**YOUR GOAL**
A faithful transcript of every entry is required; pictures do not belong in it.

**SUPPLIED MATERIAL**
____________________
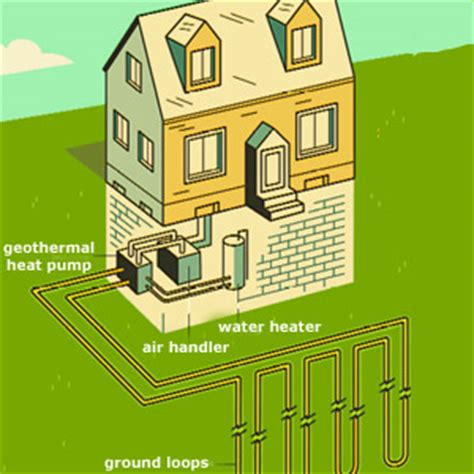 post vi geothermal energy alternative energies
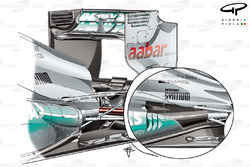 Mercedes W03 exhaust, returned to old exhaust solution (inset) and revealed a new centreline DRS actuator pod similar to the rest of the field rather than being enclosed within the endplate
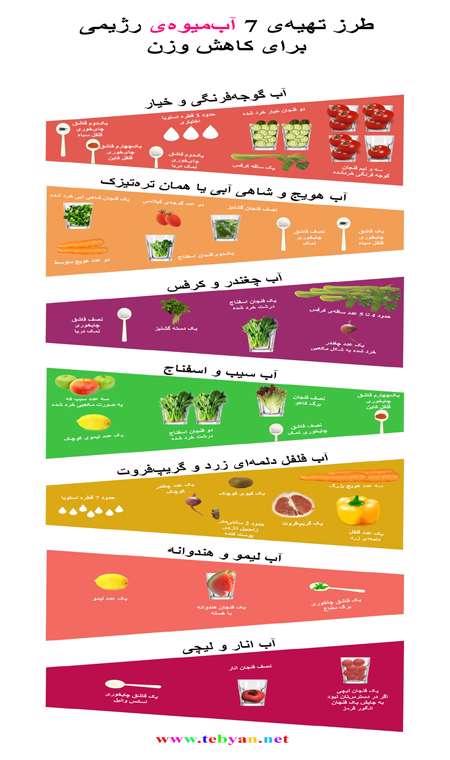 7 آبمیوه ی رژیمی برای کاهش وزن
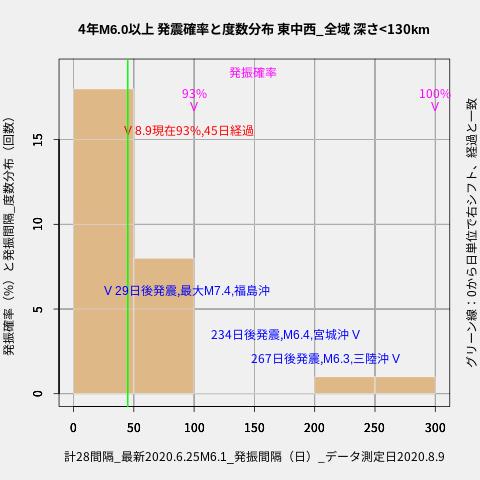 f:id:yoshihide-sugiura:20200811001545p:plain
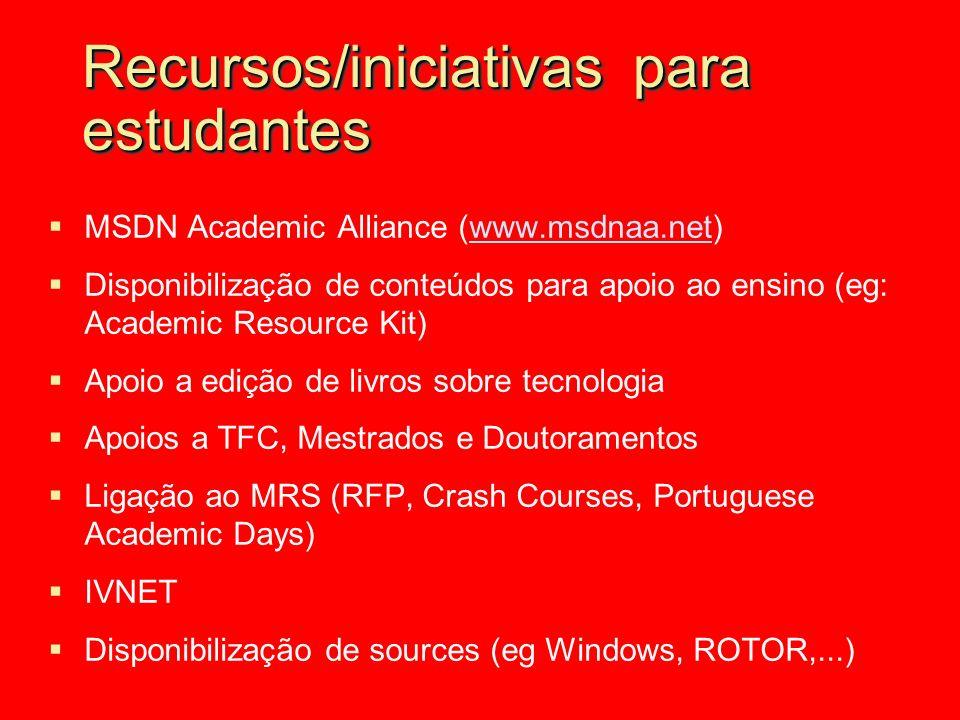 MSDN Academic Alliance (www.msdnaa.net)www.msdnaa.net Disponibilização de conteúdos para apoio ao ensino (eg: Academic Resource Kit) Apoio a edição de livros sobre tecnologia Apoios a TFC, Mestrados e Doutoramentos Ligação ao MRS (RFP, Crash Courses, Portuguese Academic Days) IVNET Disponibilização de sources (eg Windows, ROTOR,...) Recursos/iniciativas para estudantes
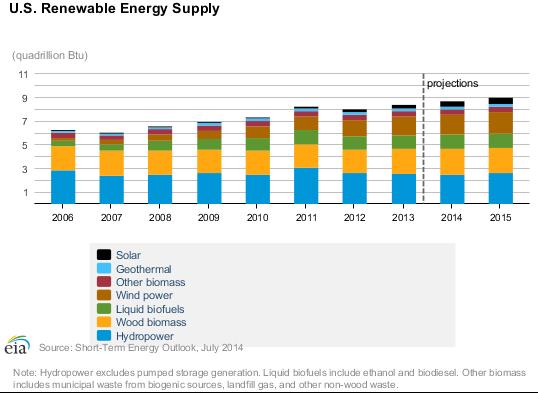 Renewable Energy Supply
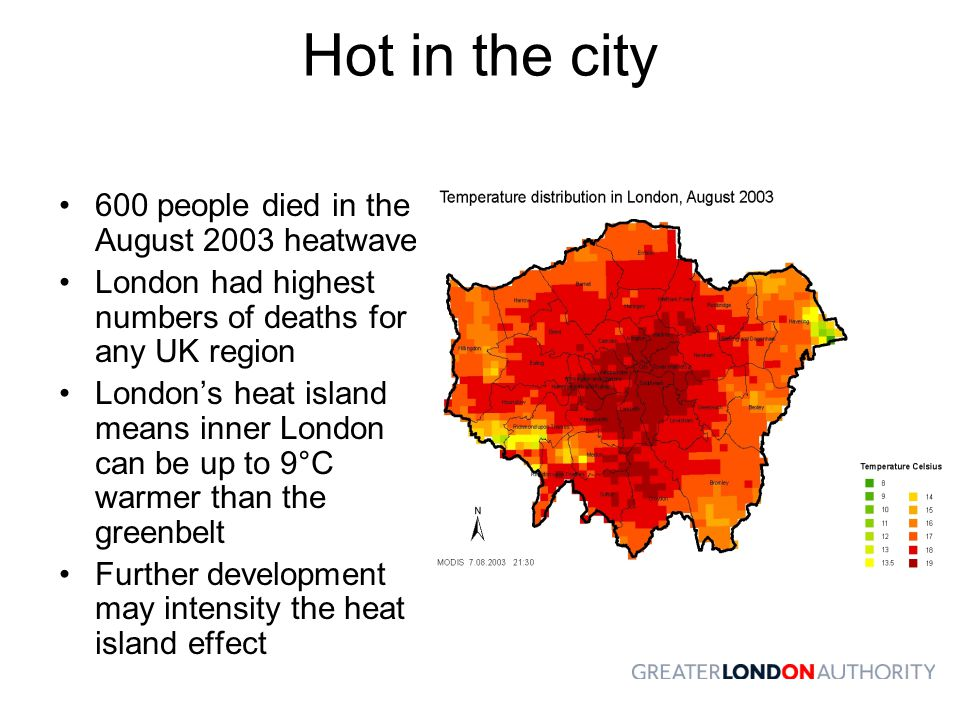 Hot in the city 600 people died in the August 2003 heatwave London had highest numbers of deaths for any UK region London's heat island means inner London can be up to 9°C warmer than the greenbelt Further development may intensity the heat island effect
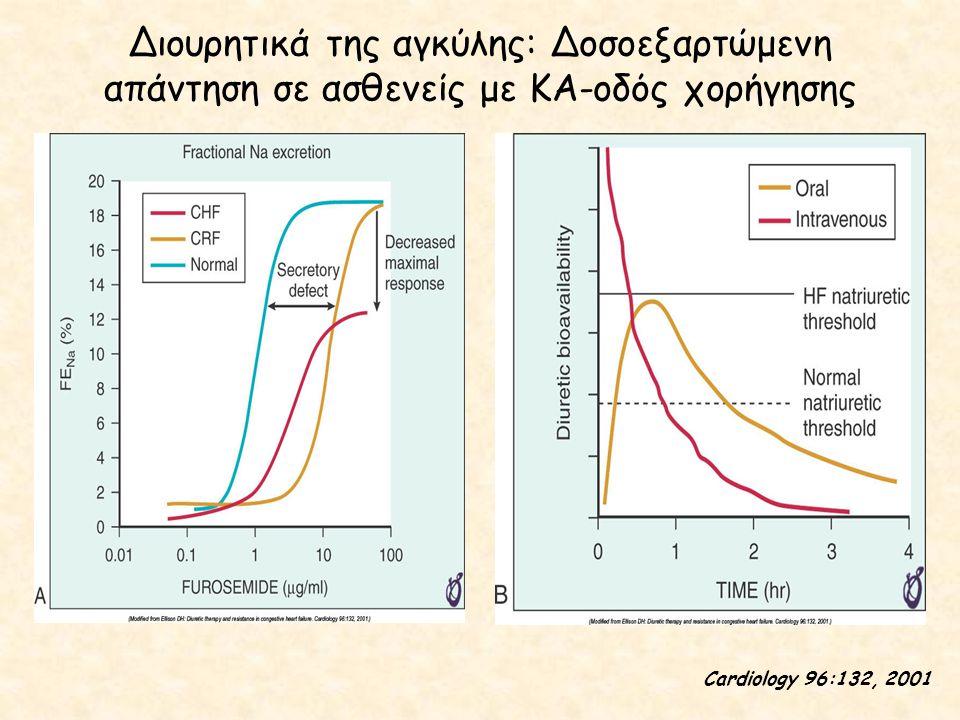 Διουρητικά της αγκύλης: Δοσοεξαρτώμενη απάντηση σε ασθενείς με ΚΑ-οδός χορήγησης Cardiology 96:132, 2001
____________________
**ANSWER SECTION**
 post vi geothermal energy alternative energies
 Mercedes W03 exhaust, returned to old exhaust solution (inset) and revealed a new centreline DRS actuator pod similar to the rest of the field rather than being enclosed within the endplate
 7 آبمیوه ی رژیمی برای کاهش وزن
 f:id:yoshihide-sugiura:20200811001545p:plain
 MSDN Academic Alliance (www.msdnaa.net)www.msdnaa.net Disponibilização de conteúdos para apoio ao ensino (eg: Academic Resource Kit) Apoio a edição de livros sobre tecnologia Apoios a TFC, Mestrados e Doutoramentos Ligação ao MRS (RFP, Crash Courses, Portuguese Academic Days) IVNET Disponibilização de sources (eg Windows, ROTOR,...) Recursos/iniciativas para estudantes
 Renewable Energy Supply
 Hot in the city 600 people died in the August 2003 heatwave London had highest numbers of deaths for any UK region London's heat island means inner London can be up to 9°C warmer than the greenbelt Further development may intensity the heat island effect
 Διουρητικά της αγκύλης: Δοσοεξαρτώμενη απάντηση σε ασθενείς με ΚΑ-οδός χορήγησης Cardiology 96:132, 2001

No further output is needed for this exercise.